- Spatial reasoning question data:
↓

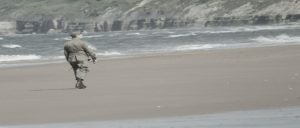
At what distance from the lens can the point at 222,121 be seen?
29.1 ft

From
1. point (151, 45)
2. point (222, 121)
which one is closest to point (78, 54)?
point (222, 121)

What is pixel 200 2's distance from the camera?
119 meters

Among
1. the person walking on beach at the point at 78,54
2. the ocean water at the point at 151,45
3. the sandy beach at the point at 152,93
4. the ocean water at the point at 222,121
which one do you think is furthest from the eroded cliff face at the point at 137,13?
the ocean water at the point at 222,121

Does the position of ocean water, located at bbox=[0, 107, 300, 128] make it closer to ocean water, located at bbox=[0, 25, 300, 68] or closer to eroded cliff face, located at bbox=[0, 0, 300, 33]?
ocean water, located at bbox=[0, 25, 300, 68]

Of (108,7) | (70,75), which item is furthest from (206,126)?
(108,7)

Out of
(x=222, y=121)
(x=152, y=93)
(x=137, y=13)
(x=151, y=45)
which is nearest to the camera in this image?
(x=222, y=121)

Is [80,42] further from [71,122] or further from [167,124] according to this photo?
[167,124]

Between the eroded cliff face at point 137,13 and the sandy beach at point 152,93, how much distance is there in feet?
258

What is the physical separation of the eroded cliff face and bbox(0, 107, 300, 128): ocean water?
86384 millimetres

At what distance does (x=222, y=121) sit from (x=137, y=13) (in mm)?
118055

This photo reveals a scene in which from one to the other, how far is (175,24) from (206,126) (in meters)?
107

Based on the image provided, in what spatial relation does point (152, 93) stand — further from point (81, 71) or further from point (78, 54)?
point (78, 54)

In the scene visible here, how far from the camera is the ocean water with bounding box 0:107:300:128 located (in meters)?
8.40

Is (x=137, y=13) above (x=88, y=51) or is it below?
below
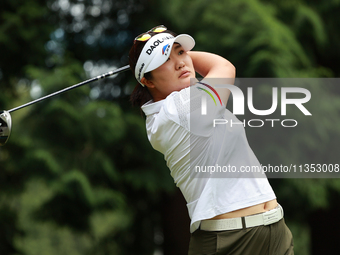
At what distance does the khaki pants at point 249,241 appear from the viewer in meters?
1.36

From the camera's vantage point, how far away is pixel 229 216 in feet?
4.51

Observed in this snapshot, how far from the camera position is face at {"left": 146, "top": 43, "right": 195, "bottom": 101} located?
1491 millimetres

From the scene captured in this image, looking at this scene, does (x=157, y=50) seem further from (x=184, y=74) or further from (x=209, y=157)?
(x=209, y=157)

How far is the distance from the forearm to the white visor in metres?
0.09

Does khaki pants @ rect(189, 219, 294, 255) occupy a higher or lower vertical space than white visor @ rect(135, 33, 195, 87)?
lower

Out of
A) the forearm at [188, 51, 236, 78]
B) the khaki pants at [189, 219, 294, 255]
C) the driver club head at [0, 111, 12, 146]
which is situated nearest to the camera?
the khaki pants at [189, 219, 294, 255]

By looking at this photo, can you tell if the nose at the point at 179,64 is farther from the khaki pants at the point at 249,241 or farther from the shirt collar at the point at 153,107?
the khaki pants at the point at 249,241

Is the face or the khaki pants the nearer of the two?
the khaki pants

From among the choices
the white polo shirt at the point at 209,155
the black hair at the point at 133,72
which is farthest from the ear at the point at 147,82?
the white polo shirt at the point at 209,155

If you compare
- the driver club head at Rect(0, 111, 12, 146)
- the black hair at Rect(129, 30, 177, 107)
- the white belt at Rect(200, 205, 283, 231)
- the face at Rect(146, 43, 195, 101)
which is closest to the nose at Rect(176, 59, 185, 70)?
the face at Rect(146, 43, 195, 101)

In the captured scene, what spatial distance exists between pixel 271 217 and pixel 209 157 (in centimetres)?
28

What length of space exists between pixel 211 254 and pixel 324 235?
3850 millimetres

↑

- Task brief: Rewrite the listing as a numbered list, from the line with "Observed in this" up to and including the last line of the listing, leaving out blank lines.

- Solution to this task:
1. Observed in this snapshot, how far from the camera position is face at {"left": 146, "top": 43, "right": 195, "bottom": 101} located?
2. 1491 millimetres
3. From the scene captured in this image, looking at this scene, does (x=157, y=50) seem further from (x=184, y=74) or further from (x=209, y=157)?
4. (x=209, y=157)
5. How far is the distance from the forearm to the white visor in metres?
6. 0.09
7. Does khaki pants @ rect(189, 219, 294, 255) occupy a higher or lower vertical space than white visor @ rect(135, 33, 195, 87)?
8. lower
9. Out of
10. A) the forearm at [188, 51, 236, 78]
11. B) the khaki pants at [189, 219, 294, 255]
12. C) the driver club head at [0, 111, 12, 146]
13. which is situated nearest to the camera?
14. the khaki pants at [189, 219, 294, 255]
15. By looking at this photo, can you tell if the nose at the point at 179,64 is farther from the khaki pants at the point at 249,241 or farther from the shirt collar at the point at 153,107?
16. the khaki pants at the point at 249,241
17. Is the face or the khaki pants the nearer of the two?
18. the khaki pants
19. From among the choices
20. the white polo shirt at the point at 209,155
21. the black hair at the point at 133,72
22. which is farthest from the ear at the point at 147,82?
23. the white polo shirt at the point at 209,155
24. If you compare
25. - the driver club head at Rect(0, 111, 12, 146)
26. - the black hair at Rect(129, 30, 177, 107)
27. - the white belt at Rect(200, 205, 283, 231)
28. - the face at Rect(146, 43, 195, 101)
29. which is closest to the nose at Rect(176, 59, 185, 70)?
30. the face at Rect(146, 43, 195, 101)
31. In the captured scene, what spatial distance exists between pixel 271 217 and pixel 209 157 (in centimetres)?
32. 28
33. What length of space exists between pixel 211 254 and pixel 324 235?
34. 3850 millimetres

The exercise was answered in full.